Sprout IT discusses the use of artificial intelligence in the legal industry
For some, the idea of artificial intelligence may still sound like a far-fetched work of science fiction. But even today, this cutting-edge technology is being used by businesses across the world; allowing them to achieve even more than is possible by human endeavour alone.
AI has taken the legal sector by storm; offering law firms faster, more accurate analysis, with the ability to pool and study information from thousands of sources in an instant.
AI refers to computer systems and specialist software that are capable of going beyond their original programming and continuously learning. They’re able to understand the meaning of all kinds of data, including written text, and then process the information for whatever the user needs.
Sometimes referred to as cognitive computing, the technology is designed to recognise patterns in data, find relationships between words and numerical data, as well as identify any mistakes and inconsistencies through proofreading.
The programmes can accurately complete exhausting and data-intensive tasks traditionally performed by humans and in just a fraction of the time.
This allows solicitors and barristers to build cases without the time-consuming necessity of searching through seemingly endless documents for the information they need.
AI in the legal sector
Law firms and chambers worldwide have been incorporating aspects of AI into their systems for the past few years. The software has been used to review documents for discoverable and relevant information.

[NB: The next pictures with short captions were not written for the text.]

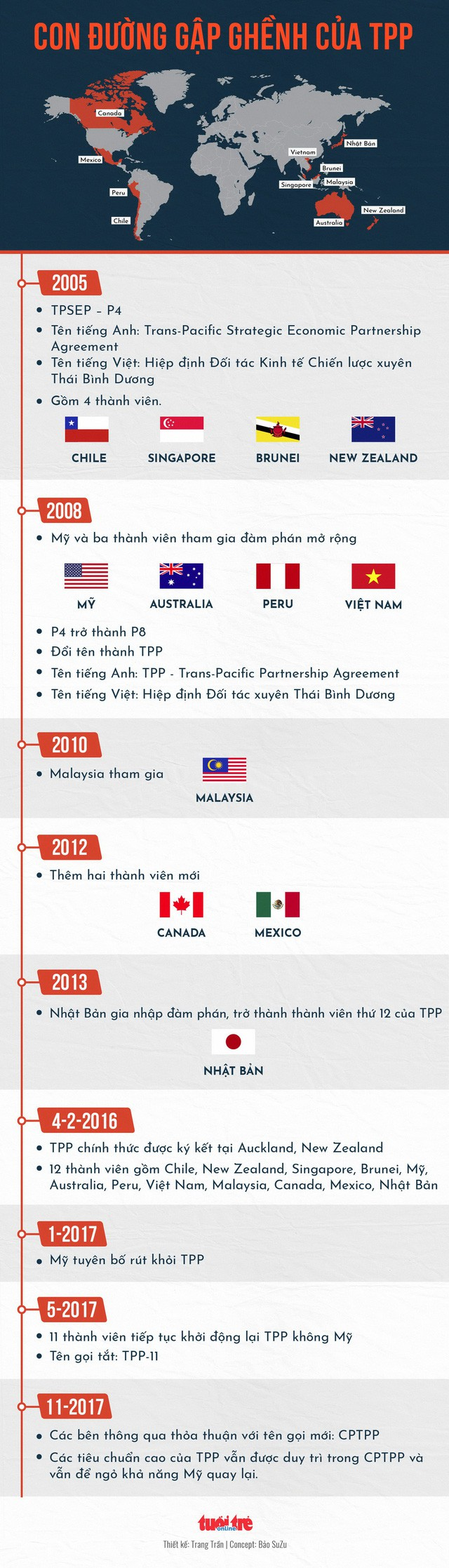 Tháo gỡ căng thẳng công đoàn, tháng 3 Việt Nam sẽ ký TPP-11 - Ảnh 2.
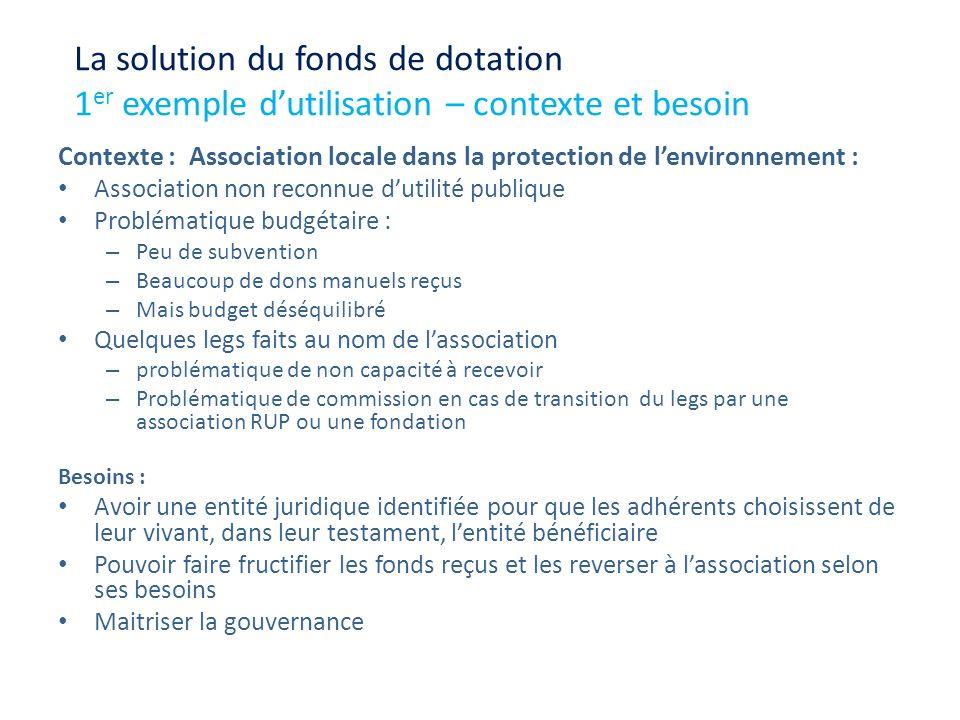 La solution du fonds de dotation 1er exemple d'utilisation – contexte et besoin
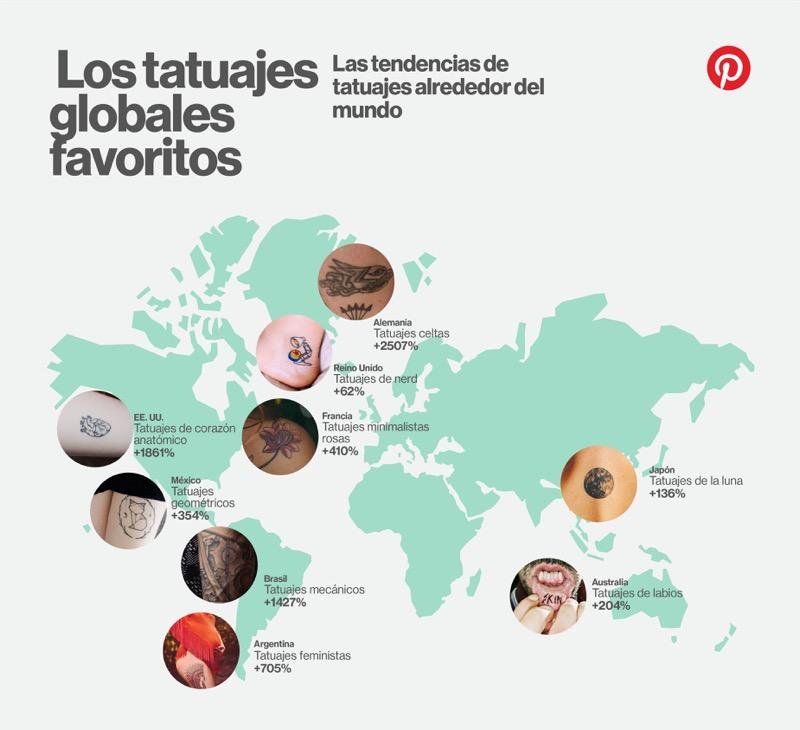 Tatuajes en Pinterest, inspiración 2019 - tatuajes-en-pinterest-2019-800x730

Whether it’s a company’s list of employee policies or a business contract, if the data you’re looking for exists, the AI will find it. This type of artificial intelligence is also used in legal research, allowing the user to sieve through a complete library of case law and statutes.
Searching for concepts, not just keywords, means this new technology can “truly understand data, infer meaning, classify the various types of ideas present, and help you get to the result fast—even if that result didn’t involve the keywords you used,” says Jay Leib, co-founder and CEO of NexLP.
Leib and a team of data scientists, programmers, and eDiscovery experts formed the company in 2013. Using the highest performing AI of its kind, NexLP gives lawyers a “tactical advantage” in large-scale data analysis.
One of the most impressive aspects of AI technology in the legal industry is its storytelling capabilities. Leib said that NexLP’s “text analytics and machine learning… [helps] the data tell its story, thus allowing legal teams and the C-suite to focus their time on nuanced analysis and application of that story to the issue at hand.”
London-headquartered international law firm, Clifford Chance, is one of the first large organisations to fully get on board with artificial intelligence. In 2016, they announced their partnership with AI software provider, Kira Systems.NexLP state their Story Engine technology is able to “understand the people and concepts discussed in document”, with multiple classifiers and analyses allowing it to “better represent human intellect”.
With the ability to “unlock relevant information from contracts”, Kira’s technology is designed to improve their clients’ levels of speed, quality and accuracy in data analysis. Up to 90% faster at completing contract reviews, this AI can also extract text from both online and scanned documents to automatically generate summary charts for the user.
Artificial technology is revolutionising the way law firms conduct their business. Bringing new and more efficient methods of analysing and interpreting data, AI is bringing the legal sector to the cutting-edge of modern technology.